Transcribe the lines below exactly. No image belongs in the transcription.

§ **Raw data**
----------
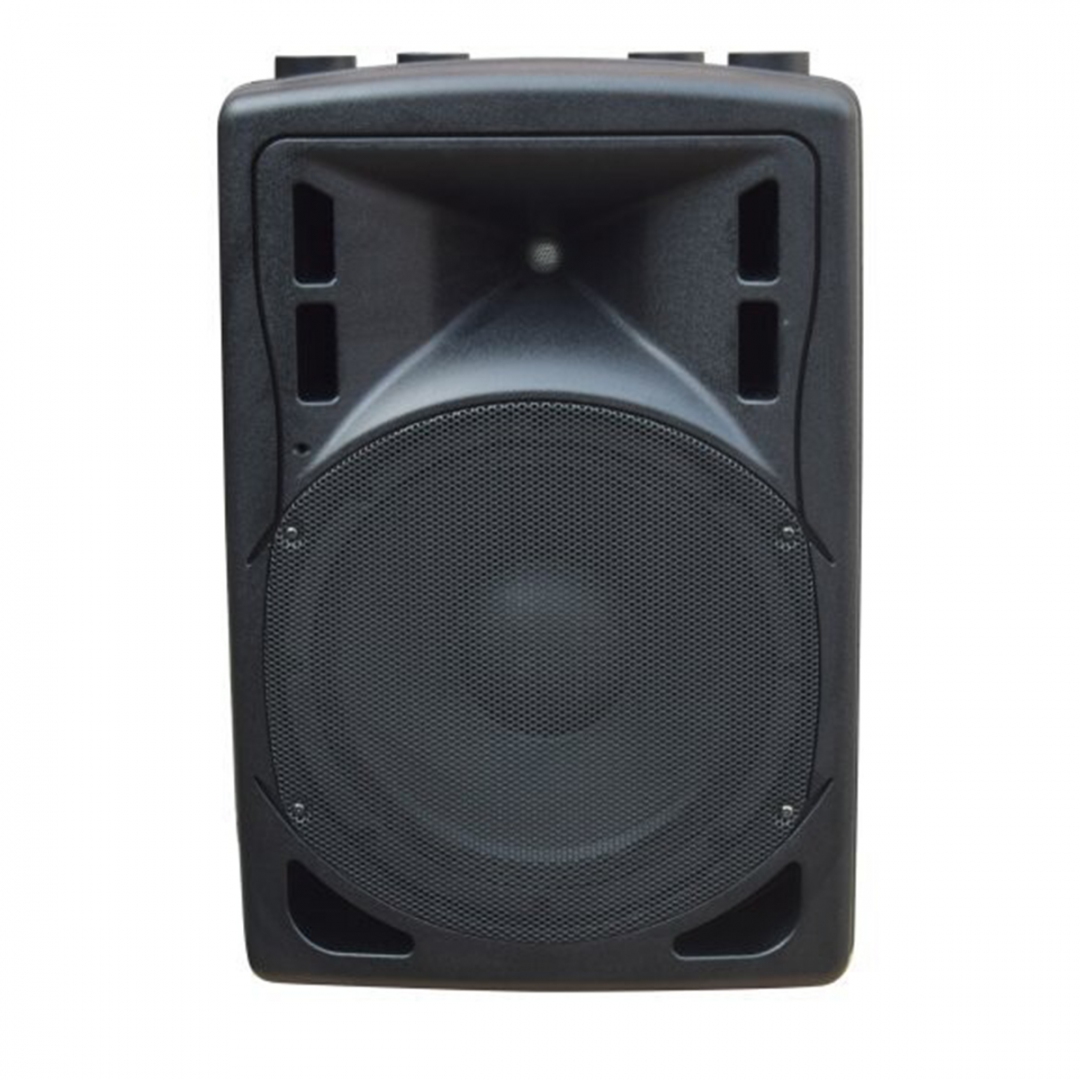 XLine BAF-12A Акустическая система активная с MP3 плеером и Bluetooth в Кизляре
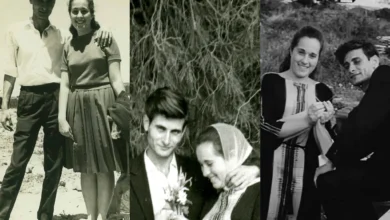 Πέθανε-η-Ισραηλινή-μούσα-του-Παλαιστίνιου-εθνικού-ποιητή-Μαχμούντ-Νταρουίς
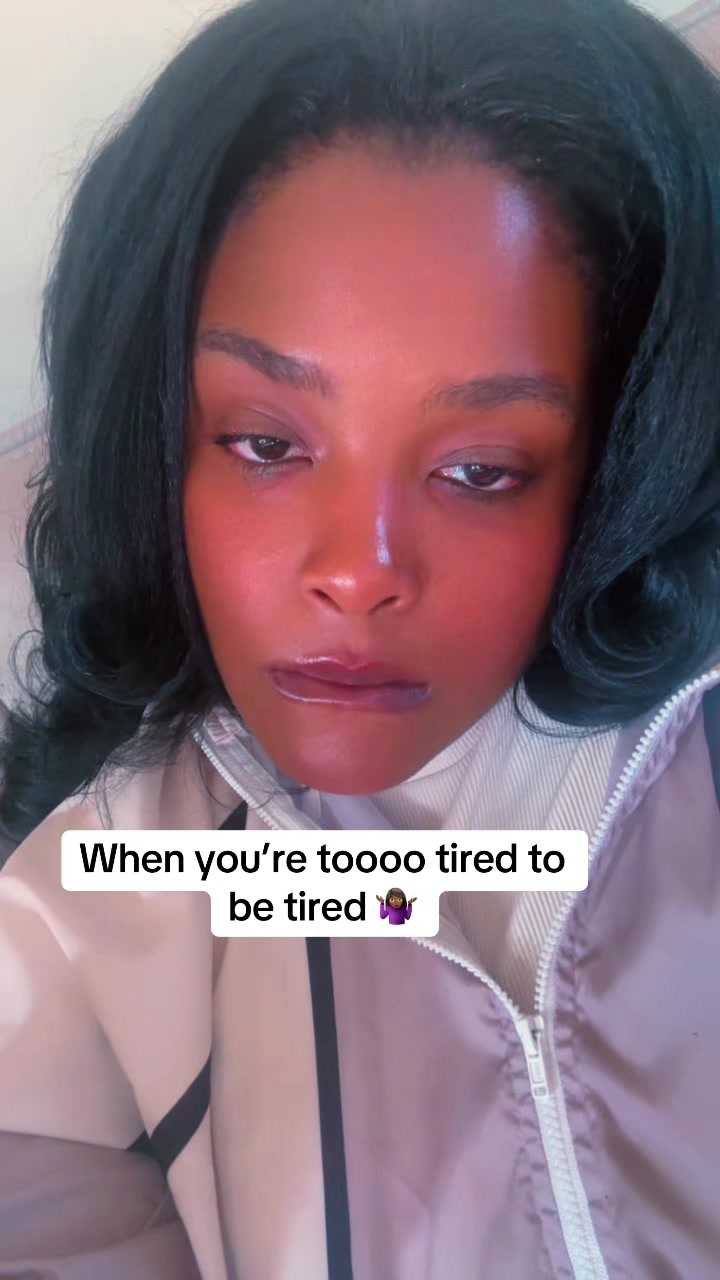 @reallifewithni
----------
§ **Output for this task**
 XLine BAF-12A Акустическая система активная с MP3 плеером и Bluetooth в Кизляре
 Πέθανε-η-Ισραηλινή-μούσα-του-Παλαιστίνιου-εθνικού-ποιητή-Μαχμούντ-Νταρουίς
 @reallifewithni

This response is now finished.